The Weekly was many things that first year or two, but it was never boring. And it never talked down to readers.

 

When then-Orange County Register Reporter John Hughes mailed staffer R. Scott Moxley a letter calling him a “jizzbag” and wishing “that you and all of whom you fake a microfiber of pathos develop cancerous polyps and die in slobbering froth” (Moxley had previously criticized the reporter’s work, noting that he had repeated negative stereotypes of gay people without context or criticism), Moxley not only reprinted excerpts of the letter, but also called Register Editor Tonnie Katz — who immediately derided Moxley as “juvenile and unprofessional” — and Hughes himself, then published an excerpt of that conversation as well (it included numerous vulgarities but also Hughes saying “I have no remorse for anything I said in that letter”).

 

When then-LA Times OC bureau Editor Marty Baron (who later went on to edit the Washington Post and Boston Globe(Liev Schreiber played him in the 2015 movie Spotlight) wrote us an angry letter about a long, deeply reported piece on how the Times and Register had failed their readership by not reporting the many warning signs leading to the infamous 1994 Orange County bankruptcy, OC Weekly Editor Will Swaim ran the letter, along with his withering, sarcastic response.

 

And when a 37-year-old woman won a $1.3 million sexual harassment judgment from Bible-thumping OC Assemblymember Mickey Conroy (she had been his secretary, and told the Sacramento jury that he had subjected her to unwanted hugging, kissing, touching and crude sexual inuendo), the Weekly not only wrote a brief story on the matter, but then Swaim and Art Director Heather Anderson (who were then dating and later got married) posed for a series of ultra-cringey “reenactment” photos as part of a full-page “idiot’s guide to beat the sexual harassment rap.”

 

Best of all, after the Weekly started running ads for a local company that taught men to exercise by swinging weights from their penis (it was popular at the time, I guess), Washburn volunteered to undergo the practice and then write about it.

 

Washburn was one of the finest writers I’ve ever worked with.

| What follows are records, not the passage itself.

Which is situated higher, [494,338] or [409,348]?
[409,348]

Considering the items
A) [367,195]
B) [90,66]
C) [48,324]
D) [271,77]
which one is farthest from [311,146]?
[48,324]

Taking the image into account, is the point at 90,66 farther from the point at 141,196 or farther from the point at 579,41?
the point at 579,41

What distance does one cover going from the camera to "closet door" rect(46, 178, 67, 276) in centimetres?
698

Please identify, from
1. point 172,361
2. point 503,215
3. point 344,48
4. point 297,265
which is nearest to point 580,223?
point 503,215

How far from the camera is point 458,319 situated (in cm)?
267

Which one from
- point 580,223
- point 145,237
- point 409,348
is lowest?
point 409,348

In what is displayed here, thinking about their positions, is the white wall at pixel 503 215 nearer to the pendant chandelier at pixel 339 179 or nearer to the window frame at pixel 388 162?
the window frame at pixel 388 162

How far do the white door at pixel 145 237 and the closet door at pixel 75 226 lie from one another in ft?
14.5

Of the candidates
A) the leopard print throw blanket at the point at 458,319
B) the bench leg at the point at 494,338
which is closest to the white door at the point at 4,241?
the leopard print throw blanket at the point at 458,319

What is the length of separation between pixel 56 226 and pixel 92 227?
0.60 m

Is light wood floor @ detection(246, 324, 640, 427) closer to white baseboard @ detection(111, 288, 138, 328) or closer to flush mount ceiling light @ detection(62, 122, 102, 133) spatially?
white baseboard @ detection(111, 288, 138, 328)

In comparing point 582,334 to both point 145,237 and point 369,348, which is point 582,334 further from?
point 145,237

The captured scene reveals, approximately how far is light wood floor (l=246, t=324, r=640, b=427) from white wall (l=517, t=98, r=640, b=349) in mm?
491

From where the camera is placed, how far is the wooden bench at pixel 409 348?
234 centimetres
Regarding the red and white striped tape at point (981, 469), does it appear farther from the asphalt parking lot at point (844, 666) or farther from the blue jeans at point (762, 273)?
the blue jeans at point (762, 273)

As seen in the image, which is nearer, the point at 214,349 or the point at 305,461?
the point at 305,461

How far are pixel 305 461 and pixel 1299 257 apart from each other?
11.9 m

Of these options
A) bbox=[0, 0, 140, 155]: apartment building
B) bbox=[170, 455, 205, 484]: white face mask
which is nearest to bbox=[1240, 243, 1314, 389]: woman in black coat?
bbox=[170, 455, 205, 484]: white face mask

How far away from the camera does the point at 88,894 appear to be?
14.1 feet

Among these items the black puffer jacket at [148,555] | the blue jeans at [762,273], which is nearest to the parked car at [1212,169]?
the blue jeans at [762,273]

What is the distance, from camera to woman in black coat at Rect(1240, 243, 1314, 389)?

I can’t imagine he’s ever written a bad sentence. Thoughtful but acerbic, his columns each week were a masterclass in writing, informing and inspiring readers on everything from a national election to an acorn pit that hit him on the head one morning. I somehow beat out Washburn to win the Orange County Press Club’s Best Profile of 2019 award, an accomplishment I consider the pinnacle of my career.

 

And he was just one of a half-dozen writers I was now learning from. In my first few months, in addition to Washburn, Apodaca, Schoenkopf and Schou, there were Matt Coker and Tom Vasich, the calendar editor and production editor, respectively. Both were newsroom veterans, but neither seemed like your stereotypical Woodward and/or Bernstein. Coker could write any story you wanted and still make it hilarious, while Vasich gave us marvelously descriptive food stories each week (which, at least early on, ran without photos, incredibly).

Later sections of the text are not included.